Banyumas, 12 September 2025 – Hujan deras yang mengguyur Kabupaten Banyumas sejak Kamis malam hingga Jumat dini hari (12/9) memicu terjadinya banjir dan longsor di sejumlah titik. Kecamatan Gumelar tercatat sebagai wilayah dengan dampak terparah, disusul Kecamatan Lumbir, Ajibarang, dan beberapa titik lain.
Menurut laporan sementara, terdapat puluhan rumah terdampak banjir, sejumlah ruas jalan desa tertutup material longsor, serta satu jembatan penghubung di wilayah Gumelar mengalami kerusakan berat. Material longsor yang menutup akses jalan juga menghambat mobilitas warga dan penyaluran bantuan logistik.
Kepala Pelaksana BPBD Banyumas menyampaikan bahwa pihaknya bersama TNI, Polri, relawan, serta masyarakat setempat terus melakukan evakuasi, pembersihan material longsor, dan penyaluran bantuan darurat. Hingga saat ini, belum ada laporan korban jiwa, namun puluhan keluarga terpaksa mengungsi sementara ke lokasi yang lebih aman.

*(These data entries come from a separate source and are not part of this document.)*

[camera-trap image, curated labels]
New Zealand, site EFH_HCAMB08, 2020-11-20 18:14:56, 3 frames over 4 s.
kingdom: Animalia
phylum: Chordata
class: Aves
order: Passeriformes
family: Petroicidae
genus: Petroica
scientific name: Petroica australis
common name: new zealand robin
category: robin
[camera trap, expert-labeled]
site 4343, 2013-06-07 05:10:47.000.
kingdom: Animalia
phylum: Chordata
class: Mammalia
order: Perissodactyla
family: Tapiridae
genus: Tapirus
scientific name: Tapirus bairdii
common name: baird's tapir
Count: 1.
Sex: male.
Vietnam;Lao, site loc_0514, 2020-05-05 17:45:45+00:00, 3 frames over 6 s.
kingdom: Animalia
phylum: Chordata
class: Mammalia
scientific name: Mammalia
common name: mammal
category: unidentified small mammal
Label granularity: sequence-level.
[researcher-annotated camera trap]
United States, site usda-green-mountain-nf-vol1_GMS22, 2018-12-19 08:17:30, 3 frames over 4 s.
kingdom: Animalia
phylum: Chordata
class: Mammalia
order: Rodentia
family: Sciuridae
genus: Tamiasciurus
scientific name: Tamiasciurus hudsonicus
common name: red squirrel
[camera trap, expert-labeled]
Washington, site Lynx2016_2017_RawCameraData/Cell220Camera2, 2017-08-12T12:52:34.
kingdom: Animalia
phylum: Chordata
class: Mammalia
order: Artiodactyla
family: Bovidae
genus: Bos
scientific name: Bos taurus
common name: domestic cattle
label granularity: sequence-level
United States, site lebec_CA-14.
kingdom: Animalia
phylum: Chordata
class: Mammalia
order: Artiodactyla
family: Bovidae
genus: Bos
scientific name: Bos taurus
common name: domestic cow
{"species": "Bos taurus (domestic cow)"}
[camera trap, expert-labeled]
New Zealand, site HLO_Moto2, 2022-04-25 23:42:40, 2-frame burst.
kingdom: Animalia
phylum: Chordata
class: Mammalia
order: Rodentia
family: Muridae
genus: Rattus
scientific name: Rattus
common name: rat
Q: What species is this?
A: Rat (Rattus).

Respons FKPPAI Jawa Tengah
Forum Komunikasi Pemuda Pecinta Alam Indonesia (FKPPAI) Jawa Tengah turut menyatakan kepedulian dan solidaritas atas musibah ini. Ketua FKPPAI Jawa Tengah, Herlambang Rumono, menegaskan pentingnya kolaborasi semua pihak untuk mempercepat pemulihan kondisi di lapangan.
“Bencana banjir dan longsor di Banyumas, khususnya di Gumelar, menjadi pengingat betapa pentingnya kewaspadaan menghadapi musim hujan ekstrem. Kami di FKPPAI Jawa Tengah bersama jaringan pecinta alam siap bergerak membantu, baik melalui tenaga relawan maupun koordinasi distribusi bantuan,” ujar Herlambang Rumono.
Ia menambahkan, peran masyarakat lokal sangat vital dalam proses mitigasi dan penanggulangan bencana.
“Kami mendorong agar masyarakat tetap siaga, menjaga keselamatan diri, dan aktif berkoordinasi dengan aparat serta relawan. Ke depan, perlu penguatan edukasi kebencanaan di tingkat desa agar warga lebih siap menghadapi ancaman hidrometeorologi seperti banjir dan longsor,” lanjutnya.
Imbauan dan Tindak Lanjut
FKPPAI Jawa Tengah juga mengajak para pihak baik pemerintah, swasta, maupun komunitas untuk bersama-sama menyalurkan dukungan, terutama berupa logistik, kebutuhan pokok, serta layanan kesehatan darurat.
“Solidaritas adalah kunci. Di saat saudara kita di Banyumas tertimpa musibah, kita tidak bisa berpangku tangan. FKPPAI Jawa Tengah siap menjadi jembatan kolaborasi,” pungkas Herlambang.
BPBD Banyumas masih terus memutakhirkan data dampak bencana, sementara relawan gabungan bekerja keras membuka akses jalan yang terisolir. Potensi hujan dengan intensitas sedang hingga tinggi dalam beberapa hari mendatang membuat masyarakat diimbau tetap waspada dan segera mengungsi jika situasi membahayakan.